See also: attention, transformer, self-attention, GPU computing, softmax
Flash Attention is a family of IO-aware, exact attention algorithms designed to accelerate and reduce the memory footprint of the attention mechanism in transformer models. The original Flash Attention algorithm was introduced by Tri Dao, Daniel Y. Fu, Stefano Ermon, Atri Rudra, and Christopher Re at Stanford University in 2022. Rather than approximating attention (as many prior methods attempted), Flash Attention computes mathematically exact attention while reordering the computation to minimize memory reads and writes between different levels of GPU memory.

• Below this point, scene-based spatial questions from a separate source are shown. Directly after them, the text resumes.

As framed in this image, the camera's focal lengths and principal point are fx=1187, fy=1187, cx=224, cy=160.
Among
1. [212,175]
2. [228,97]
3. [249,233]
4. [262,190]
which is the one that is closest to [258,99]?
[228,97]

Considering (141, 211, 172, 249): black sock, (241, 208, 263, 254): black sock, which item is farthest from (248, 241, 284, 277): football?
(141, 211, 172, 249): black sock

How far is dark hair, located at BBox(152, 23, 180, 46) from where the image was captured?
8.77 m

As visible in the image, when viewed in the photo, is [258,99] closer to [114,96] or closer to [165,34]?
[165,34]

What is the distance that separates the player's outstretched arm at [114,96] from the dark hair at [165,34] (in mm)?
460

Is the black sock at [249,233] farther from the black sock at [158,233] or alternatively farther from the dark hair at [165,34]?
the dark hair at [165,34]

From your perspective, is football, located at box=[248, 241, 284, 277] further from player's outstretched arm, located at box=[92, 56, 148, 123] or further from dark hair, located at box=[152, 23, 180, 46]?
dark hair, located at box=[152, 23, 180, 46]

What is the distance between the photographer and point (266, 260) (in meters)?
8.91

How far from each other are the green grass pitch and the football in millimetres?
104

The core insight behind Flash Attention is that standard attention implementations are bottlenecked not by arithmetic computation but by memory access. Modern GPUs can perform far more floating-point operations per second than they can read and write data from their main memory. By restructuring the attention computation to account for the GPU memory hierarchy, Flash Attention achieves wall-clock speedups of 2 to 7.6 times over standard attention while reducing memory usage from quadratic to linear in the sequence length.

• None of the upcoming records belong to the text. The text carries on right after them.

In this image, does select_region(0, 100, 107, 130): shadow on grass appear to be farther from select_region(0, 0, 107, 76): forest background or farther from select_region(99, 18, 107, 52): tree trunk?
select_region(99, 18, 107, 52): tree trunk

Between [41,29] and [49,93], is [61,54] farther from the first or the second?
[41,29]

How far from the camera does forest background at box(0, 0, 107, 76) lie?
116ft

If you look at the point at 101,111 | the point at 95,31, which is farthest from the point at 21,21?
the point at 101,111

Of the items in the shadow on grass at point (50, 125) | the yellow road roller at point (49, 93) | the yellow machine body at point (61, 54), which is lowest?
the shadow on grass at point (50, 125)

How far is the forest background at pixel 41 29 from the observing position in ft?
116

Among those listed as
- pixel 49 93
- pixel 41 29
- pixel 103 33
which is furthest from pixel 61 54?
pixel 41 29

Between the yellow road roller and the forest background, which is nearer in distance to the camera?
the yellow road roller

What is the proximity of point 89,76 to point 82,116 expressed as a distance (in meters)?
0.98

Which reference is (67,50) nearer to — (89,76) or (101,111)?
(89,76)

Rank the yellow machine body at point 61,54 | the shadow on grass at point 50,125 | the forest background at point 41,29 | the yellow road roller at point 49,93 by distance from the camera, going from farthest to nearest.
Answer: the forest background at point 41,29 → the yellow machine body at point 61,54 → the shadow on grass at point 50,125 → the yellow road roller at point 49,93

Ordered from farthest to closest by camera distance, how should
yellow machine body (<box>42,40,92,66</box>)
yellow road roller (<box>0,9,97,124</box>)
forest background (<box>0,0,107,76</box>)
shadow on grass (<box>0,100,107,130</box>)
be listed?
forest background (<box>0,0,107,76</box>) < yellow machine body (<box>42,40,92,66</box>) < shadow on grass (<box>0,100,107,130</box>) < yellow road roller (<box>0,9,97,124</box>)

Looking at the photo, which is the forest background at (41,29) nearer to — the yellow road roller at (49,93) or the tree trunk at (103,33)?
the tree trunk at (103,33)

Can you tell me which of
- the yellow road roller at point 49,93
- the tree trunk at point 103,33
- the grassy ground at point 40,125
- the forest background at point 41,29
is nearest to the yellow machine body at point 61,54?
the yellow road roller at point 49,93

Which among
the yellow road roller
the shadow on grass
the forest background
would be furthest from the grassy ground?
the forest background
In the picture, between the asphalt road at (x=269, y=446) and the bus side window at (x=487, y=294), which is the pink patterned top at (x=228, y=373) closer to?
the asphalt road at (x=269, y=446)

Flash Attention has been widely adopted across the deep learning ecosystem. It is integrated into PyTorch as part of the scaled_dot_product_attention function, supported natively in Hugging Face Transformers, and used in the training and inference of models such as LLaMA, Mistral, GPT variants, and many others. The algorithm has gone through four major versions (Flash Attention, FlashAttention-2, FlashAttention-3, and FlashAttention-4), each targeting newer GPU hardware and achieving higher utilization.
Imagine you have a huge jigsaw puzzle spread across a large table in the garage (that is far away), and a small desk in front of you. The standard way to solve the puzzle is to keep running back and forth to the garage table to grab pieces, look at them, and run back again. You do this thousands of times because you can only carry a few pieces at once.
Flash Attention is like being smarter about it. Instead of running back and forth for every single piece, you grab a small group of pieces, bring them to your desk, figure out how they fit together, write down your progress, and then go get the next group. You still solve the exact same puzzle with the exact same answer, but you make far fewer trips to the garage. The small desk is the fast memory on a GPU (called SRAM), and the garage table is the large but slow main memory (called HBM). Flash Attention makes fewer trips between them, so everything goes faster.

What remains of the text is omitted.